Harisa Shahid: Exactly. And with that, we are coming to the end. of our session concluding the points we have highlighted that the skill building is very important and for the skill building collaboration exactly the main point which every speaker has highlighted here that the collaboration between all the stakeholders is the crucial part to enhance the AI and cybersecurity to raise awareness about the use of AI because right now AI is not being much used for the protection of our critical infrastructure so the awareness is very important so thank you so much for all to all of our speakers for joining us today and now we are moving towards the Q&A session so I would like the audience to if you have any questions please feel free to ask

Muhamad Umair Ali: just to chip in here followed by the on-site audience we also have a question from the online audience so I think we can proceed with the on-site audience first and followed by that I can ask the question that is in the chat box from the online audience

Harisa Shahid: yeah sure so we have one question here

Audience: hello everyone my name is Fernando I am part of Brazilian youth delegation and I work in a network provider so I’m part of the technical sector one thing that was presented as a problem was the lack of professionals in the cybersecurity AI but another problem that I see is even with a long and continual cybersecurity training most of the professionals eventually go to another country to work so basically my question is how to retain these talents in their country to continue their work

Harisa Shahid: Yeah, that’s a very important question. So anyone from the panel would like to ask? Oh, sorry, would like to answer?

Hafiz Muhammad Farooq: Yeah, I would just want to add a comment on the first of all, Fernando, great question. I mean, you know, the world is getting global.
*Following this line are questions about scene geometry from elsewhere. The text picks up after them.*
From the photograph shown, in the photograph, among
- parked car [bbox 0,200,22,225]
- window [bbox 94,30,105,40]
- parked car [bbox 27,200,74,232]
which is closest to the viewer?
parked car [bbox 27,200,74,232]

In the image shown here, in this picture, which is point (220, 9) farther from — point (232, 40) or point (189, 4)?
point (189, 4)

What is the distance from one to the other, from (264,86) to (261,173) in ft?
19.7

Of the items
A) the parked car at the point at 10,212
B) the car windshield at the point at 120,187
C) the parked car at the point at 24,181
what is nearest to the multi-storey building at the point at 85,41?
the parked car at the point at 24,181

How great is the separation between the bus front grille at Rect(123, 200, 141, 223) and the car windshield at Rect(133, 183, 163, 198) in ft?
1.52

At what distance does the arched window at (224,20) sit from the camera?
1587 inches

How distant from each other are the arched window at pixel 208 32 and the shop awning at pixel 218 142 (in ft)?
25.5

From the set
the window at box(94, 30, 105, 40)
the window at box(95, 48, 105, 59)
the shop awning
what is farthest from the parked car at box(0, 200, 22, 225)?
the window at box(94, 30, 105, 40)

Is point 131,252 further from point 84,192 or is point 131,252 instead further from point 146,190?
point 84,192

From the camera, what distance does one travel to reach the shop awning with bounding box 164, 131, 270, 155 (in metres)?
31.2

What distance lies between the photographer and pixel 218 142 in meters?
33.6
I mean, the the people that are moving around is very difficult to retain a talent. Companies are looking for talents. If you’re sitting in Brazil, and the company needs you some other part of the world, they will they will hook you from there. So this challenge is there. But I think instead of retaining the talent locally, the the challenge is to produce the talent. So because most of these systems, as I told you before, their legacy, I mean, I’m not saying that we are not professional, we are professional, but the systems are so old, that there are not enough documentation available, there is not much stuff available where you can simulate where you can train yourself to see how the system is going to operate. So I think instead of localizing localization of resources, we should concentrate more on the training aspect. And maybe the old legacy vendors, I mean, they should start maybe redoing the documentation. I mean, so actually, the my point is that the knowledge base should be increased instead of trying to localize the resource at a different location. Thank you.
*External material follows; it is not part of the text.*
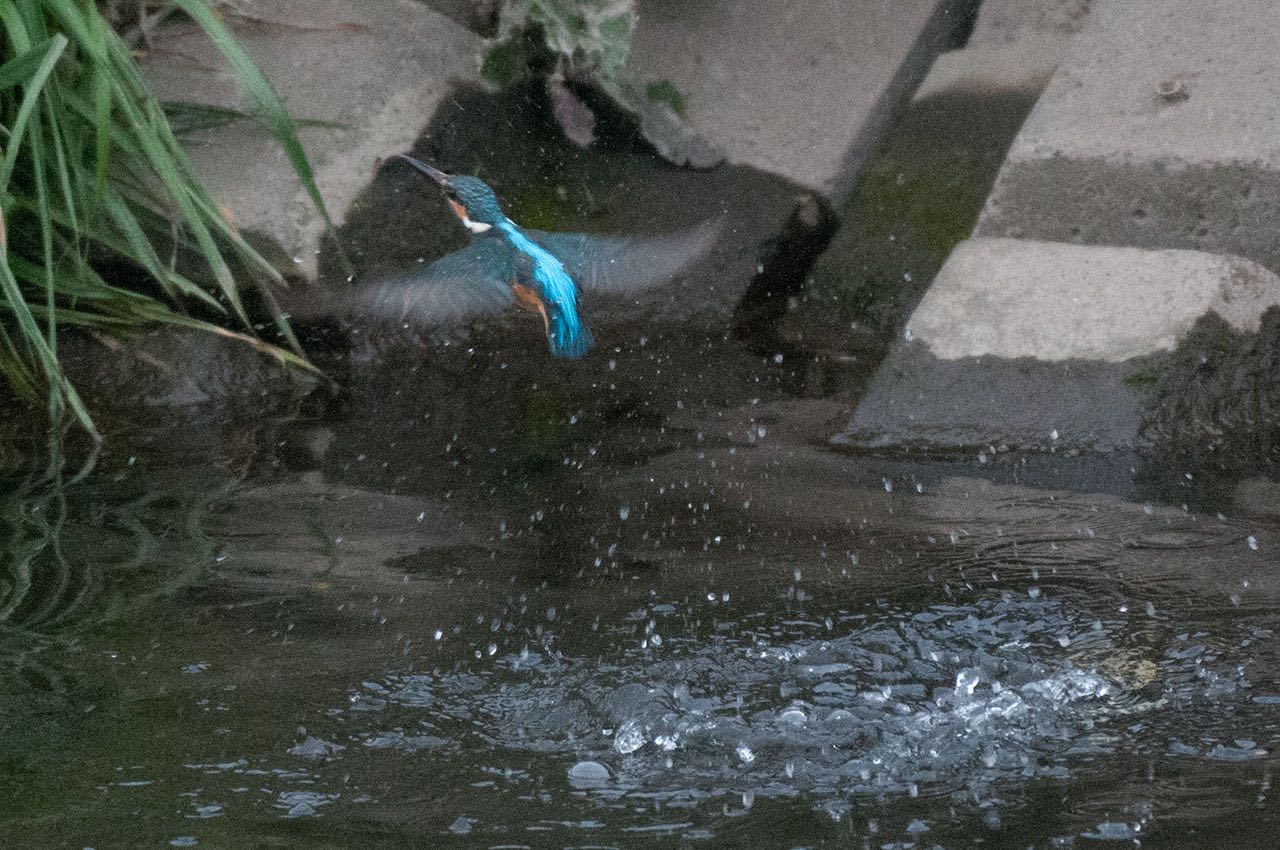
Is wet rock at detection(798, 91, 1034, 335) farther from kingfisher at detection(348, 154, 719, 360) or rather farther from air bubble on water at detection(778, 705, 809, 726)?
air bubble on water at detection(778, 705, 809, 726)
Harisa Shahid: Thank you, Mr. Farouk. Does this answer your question? Okay, perfect. So any more questions we have?

Muhamad Umair Ali: I do have one from the

Harisa Shahid: We have one from the on-site participant.

Muhamad Umair Ali: I’m sorry, on-site or online?

Audience: My name is Thuy. I’m from .vn directory. We are from technical community. Then I have a question that we are talking about promoting using AI to protect our critical infrastructures. So I have a question that what infrastructure do you think will be in scope? of the critical infrastructure. Thank you.

Harisa Shahid: So your question is, basically, what infrastructure do we think is the critical infrastructure, right?

Audience: Yeah. My question for the panelists is that, what can you name some infrastructure that will be in the scope of critical infrastructure that should be protected by AI promotion here? Thank you.

Harisa Shahid: Thank you so much. So anyone from the panel would like to answer the question?

Daniel Lohrman: I can start. Certainly, from the US perspective, we have dedicated sectors that we’ve listed. There’s, depending on which people you talk to, 16 or 17 sectors. So everything from all utilities, water, power, but to finance, certainly banks, insurance companies, et cetera, government sectors. So that’s state, local, federal levels, all different levels of government. But then you can start talking about transportation. So clearly, airlines, trains. I mean, so really, all of the core physical infrastructure in society, and it’s actually a website that you can go to and just type in critical infrastructure, certainly USA. But in North America, there’s a very defined list and what’s covered and what’s not covered in the critical infrastructure.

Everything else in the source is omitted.